Extract data from Word

Extract Header from Word.

Word documents has headers, bullet points and su bullet points. Extract headers and bullet points.

Pls provide sample input and expected output.
Cheers

@J0ska

Attached is the input… I have highlited the output lines

So the output should look like:
X.Y. SPRINT
[EXTRACT]nxnxnxnxnxn
[EXTRACT]nxnxnxnxnxn
X.Y. SPRINT
[EXTRACT]nxnxnxnxnxn
[EXTRACT]nxnxnxnxnxn

If so then just extend the “if” statement like
If paraText.ToLower().Contains(“[extract]”) or paraText.ToLower().Contains(“sprint”) Then

Cheers

@J0ska

That query gives me every header even though the Bullet point doesn’t exist. I need to extract Header only and only when there is a bullet point with “EXTRACT” word under that Header section.

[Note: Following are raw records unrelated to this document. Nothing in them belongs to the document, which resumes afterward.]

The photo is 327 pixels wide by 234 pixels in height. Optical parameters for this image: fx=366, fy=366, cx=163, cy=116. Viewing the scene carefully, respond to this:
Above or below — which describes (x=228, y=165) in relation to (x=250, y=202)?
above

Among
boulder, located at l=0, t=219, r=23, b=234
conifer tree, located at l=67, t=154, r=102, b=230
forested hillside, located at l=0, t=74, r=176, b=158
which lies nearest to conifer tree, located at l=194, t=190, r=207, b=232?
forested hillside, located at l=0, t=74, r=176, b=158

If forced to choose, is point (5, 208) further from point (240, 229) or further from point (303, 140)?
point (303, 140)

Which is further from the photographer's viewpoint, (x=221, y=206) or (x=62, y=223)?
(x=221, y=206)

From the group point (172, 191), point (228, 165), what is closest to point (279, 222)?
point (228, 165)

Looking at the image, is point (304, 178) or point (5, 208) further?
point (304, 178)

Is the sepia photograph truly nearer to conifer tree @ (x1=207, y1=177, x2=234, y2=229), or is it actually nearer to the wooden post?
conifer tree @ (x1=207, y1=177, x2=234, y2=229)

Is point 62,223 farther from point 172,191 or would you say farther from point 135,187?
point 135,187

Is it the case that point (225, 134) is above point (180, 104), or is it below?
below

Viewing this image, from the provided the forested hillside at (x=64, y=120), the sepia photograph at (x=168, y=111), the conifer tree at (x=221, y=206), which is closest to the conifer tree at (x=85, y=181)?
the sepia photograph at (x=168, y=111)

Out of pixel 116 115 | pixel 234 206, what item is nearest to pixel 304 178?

So try something like this:

If paraText.ToLower().Contains(“sprint”) Then
  Dim header As Microsoft.Office.Interop.Word.Paragraph = newDoc.Content.Paragraphs.Add()
  header.Range.FormattedText = para.Range.FormattedText
end if
  
If paraText.ToLower().Contains(“[extract]”) Then
  Dim bullet As Microsoft.Office.Interop.Word.Paragraph = newDoc.Content.Paragraphs.Add()
  bullet.Range.FormattedText = para.Range.FormattedText
  if not isnothing(header) then
    header.Range.InsertParagraphAfter()
    header = nothing
  end if
  bullet.Range.InsertParagraphAfter()
End If

Note I am writing without syntax check so it may contain errors.

@J0ska

Its saying “header” is not declared. I thinks it’s throwing at these lines. I think header is not declared at this level right?

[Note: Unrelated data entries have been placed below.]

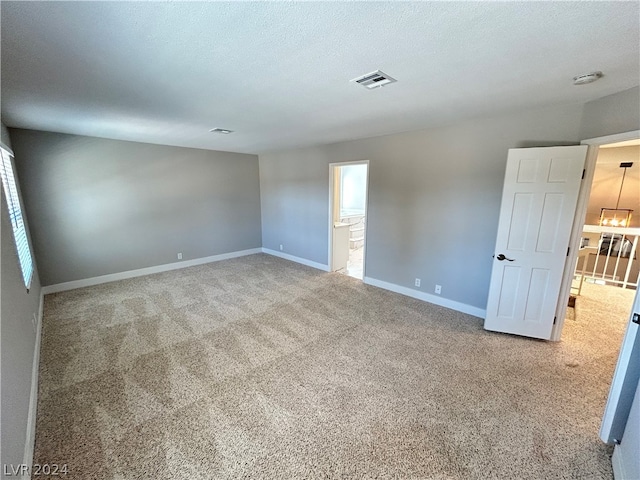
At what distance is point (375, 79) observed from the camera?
187cm

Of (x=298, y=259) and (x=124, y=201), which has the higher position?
(x=124, y=201)

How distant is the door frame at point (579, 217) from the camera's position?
2.29 meters

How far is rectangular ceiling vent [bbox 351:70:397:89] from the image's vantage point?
179 cm

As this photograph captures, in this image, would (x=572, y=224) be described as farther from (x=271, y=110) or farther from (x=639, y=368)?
(x=271, y=110)

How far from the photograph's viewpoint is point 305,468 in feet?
4.92

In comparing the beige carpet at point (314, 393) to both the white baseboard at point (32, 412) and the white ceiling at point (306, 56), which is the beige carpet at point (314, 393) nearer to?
the white baseboard at point (32, 412)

header.Range.InsertParagraphAfter()
header = nothing

Thanks
Monika

Sure. There might be some syntax errors, or wrong variable scoping.
But the basic logic is to capture every “header” but add it into new document with following “bullet” and clear the “header” once added to the new document.

Cheers

This may work…

Dim inputObj As Object = CType(inputPath, Object)
Dim outputObj As Object = CType(outputPath, Object)
Dim headerText As Microsoft.Office.Interop.Word.Range
Dim header As Microsoft.Office.Interop.Word.Paragraph
Dim bullet As Microsoft.Office.Interop.Word.Paragraph

If File.Exists(inputPath) Then
	Console.WriteLine("Processing: " & inputPath)
	Dim wordApp As New Microsoft.Office.Interop.Word.Application
	wordApp.Visible = True
	
	Dim doc As Microsoft.Office.Interop.Word.Document = wordApp.Documents.Open(FileName:=inputObj, ReadOnly:=True)
	Dim newDoc As Microsoft.Office.Interop.Word.Document = wordApp.Documents.Add()
	
	For Each para As Microsoft.Office.Interop.Word.Paragraph In doc.Paragraphs
		Dim paraText As String = para.Range.Text.Trim()
		If paraText.ToLower().Contains("sprint") Then
			headerText = para.Range.FormattedText
		End If 
		
		If paraText.ToLower().Contains("[extract]") Then
			If Not IsNothing(headerText) Then
				Console.WriteLine(headerText.Text)
				header = newDoc.Content.Paragraphs.Add()
				header.Range.FormattedText = headerText
				header.Range.InsertParagraphAfter()
				headerText = Nothing
			End If
			Console.WriteLine(para.Range.Text)
			bullet = newDoc.Content.Paragraphs.Add()
			bullet.Range.FormattedText = para.Range.FormattedText
			bullet.Range.InsertParagraphAfter()
		End If
	Next
	
	newDoc.SaveAs2(FileName:=outputObj)
	newDoc.Close()
	doc.Close()
	wordApp.Quit()
End If


1 Like

@J0ska

this is not working for me. Nothing has been written to the output file in the first place.

Hi all,

Can someone help here?

I tested the above code with attached sample file and it works fine.

doc6.doc (32 KB)

@J0ska

That’s working for me too. Sorry my bad, I didn’t realize you haven’t written the save document code. I added it and it worked. Thank you so much for your help.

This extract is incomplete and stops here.